Bloque de texto —
Habría que remitirse
también a lo que ha escrito Susan Sontag en sus Las metáforas del SIDA, una obra en la que se pone de manifiesto la
extraordinaria carga simbólica del virus como vehículo mediante el que una
sociedad –tan parecida a la de La peste
de Camus- reconoce que es ella la que
está asediada por enemigos invisibles y sin defensas. Evidencia perfectamente
aplicable en nuestro caso, porque lo que se ha sentido es que el enfermo no es
el cuerpo de Magic Johnson sino ese
cuerpo social –el norteamericano y, por extensión, el de la sociedad
occidental- que el baloncestista tan eficazmente encarnaba. Pero lo que en
realidad más clarifica el eco informativo del mal contraído por el jugador de
los Lakers es el cortocircuito que ha provocado el que dos nociones tan
contrapuestas como SIDA y vida deportiva se hayan trágicamente cruzado.
El marco –no se olvide-
es el de la resaca de la revolución sexual de los 60 y lo que parece ser una
auténtica contrarrevolución sexual, marcada por la pereza y la apatía eróticas,
cuando no por la sexofobia declarada. En ese ambiente de expiación de lo que
para muchos fueron los excesos de los
movimientos de liberación sexual -hippies, Mayo del 68, etcétera-, el
deporte aparecía como una magnífica maquinaría depuradora de los desórdenes de
la carne. Lo deportivo se ponía al servicio de los nuevos cultos al Cuerpo Sano,
Equilibrado y Limpio, demostrando su naturaleza
de invento de la cultura somática del puritanismo protestante y situándose en
la vieja tradición cristiana de mortificación y disciplinamiento corporales
como formas de repeler los asaltos de las bajas
pasiones.

Partes del ejercicio —
**a)** Responde con lo que dice el fragmento sobre Magic Johnson y el SIDA:
(i) ¿Qué obra de Susan Sontag se menciona?
(ii) ¿De qué equipo era jugador Magic Johnson?
(iii) ¿Qué ejemplos de movimientos de liberación sexual se dan?
**b)** Repite literalmente un pasaje del fragmento sobre Magic Johnson y el SIDA: comienza en las palabras "Habría que remitirse" y termina después de "hayan trágicamente cruzado.".
**c)** Enumera todas las personas que el fragmento sobre Magic Johnson y el SIDA menciona por su nombre.

Material proporcionado —
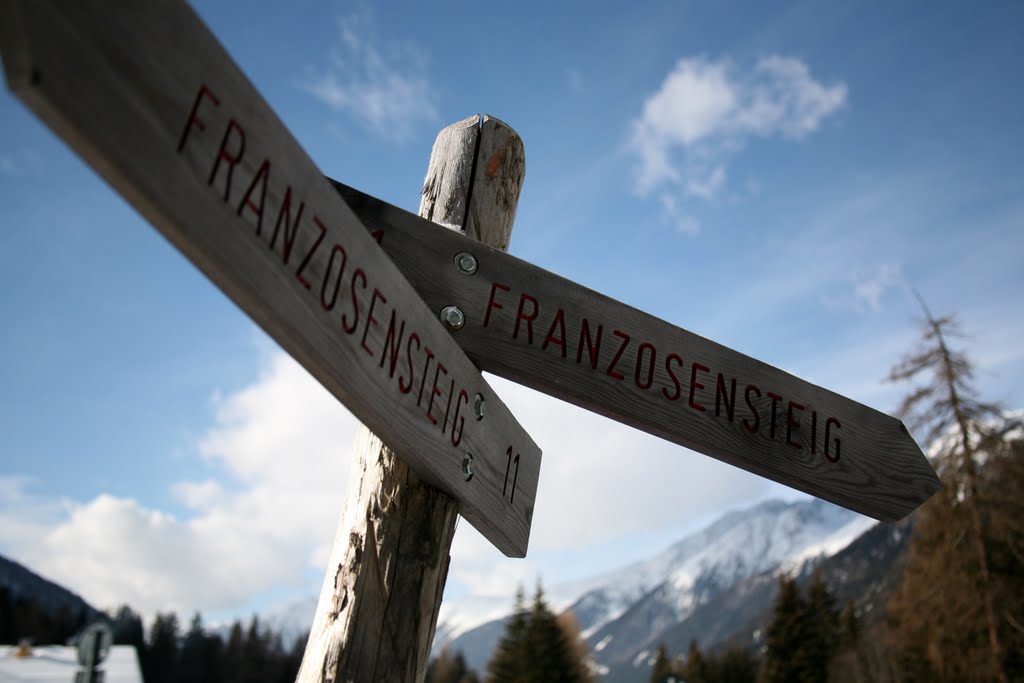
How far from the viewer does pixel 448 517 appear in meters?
1.83

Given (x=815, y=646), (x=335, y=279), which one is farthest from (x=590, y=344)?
(x=815, y=646)

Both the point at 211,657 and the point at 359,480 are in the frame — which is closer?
the point at 359,480

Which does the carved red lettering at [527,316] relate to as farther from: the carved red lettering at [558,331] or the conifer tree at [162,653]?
the conifer tree at [162,653]

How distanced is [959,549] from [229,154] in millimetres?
17511

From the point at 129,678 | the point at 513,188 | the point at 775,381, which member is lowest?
the point at 129,678

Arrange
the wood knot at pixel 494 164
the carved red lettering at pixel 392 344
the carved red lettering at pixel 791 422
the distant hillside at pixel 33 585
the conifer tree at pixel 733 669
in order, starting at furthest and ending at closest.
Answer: the distant hillside at pixel 33 585
the conifer tree at pixel 733 669
the wood knot at pixel 494 164
the carved red lettering at pixel 791 422
the carved red lettering at pixel 392 344

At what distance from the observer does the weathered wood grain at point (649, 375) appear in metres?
1.85

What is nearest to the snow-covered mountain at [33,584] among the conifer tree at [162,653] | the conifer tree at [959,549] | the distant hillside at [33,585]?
the distant hillside at [33,585]

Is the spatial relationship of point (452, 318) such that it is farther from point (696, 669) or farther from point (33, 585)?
point (33, 585)

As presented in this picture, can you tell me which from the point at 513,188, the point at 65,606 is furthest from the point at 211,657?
the point at 513,188

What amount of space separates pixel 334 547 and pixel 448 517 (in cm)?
26

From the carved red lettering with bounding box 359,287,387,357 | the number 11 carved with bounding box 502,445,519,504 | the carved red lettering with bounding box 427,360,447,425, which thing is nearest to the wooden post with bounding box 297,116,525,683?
the number 11 carved with bounding box 502,445,519,504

Respuestas esperadas —
**a)**
(i) Las metáforas del SIDA.
(ii) De los Lakers.
(iii) Los hippies y Mayo del 68.

**b)**
Habría que remitirse
también a lo que ha escrito Susan Sontag en sus Las metáforas del SIDA, una obra en la que se pone de manifiesto la
extraordinaria carga simbólica del virus como vehículo mediante el que una
sociedad –tan parecida a la de La peste
de Camus- reconoce que es ella la que
está asediada por enemigos invisibles y sin defensas. Evidencia perfectamente
aplicable en nuestro caso, porque lo que se ha sentido es que el enfermo no es
el cuerpo de Magic Johnson sino ese
cuerpo social –el norteamericano y, por extensión, el de la sociedad
occidental- que el baloncestista tan eficazmente encarnaba. Pero lo que en
realidad más clarifica el eco informativo del mal contraído por el jugador de
los Lakers es el cortocircuito que ha provocado el que dos nociones tan
contrapuestas como SIDA y vida deportiva se hayan trágicamente cruzado.

**c)**
- Susan Sontag
- Camus
- Magic Johnson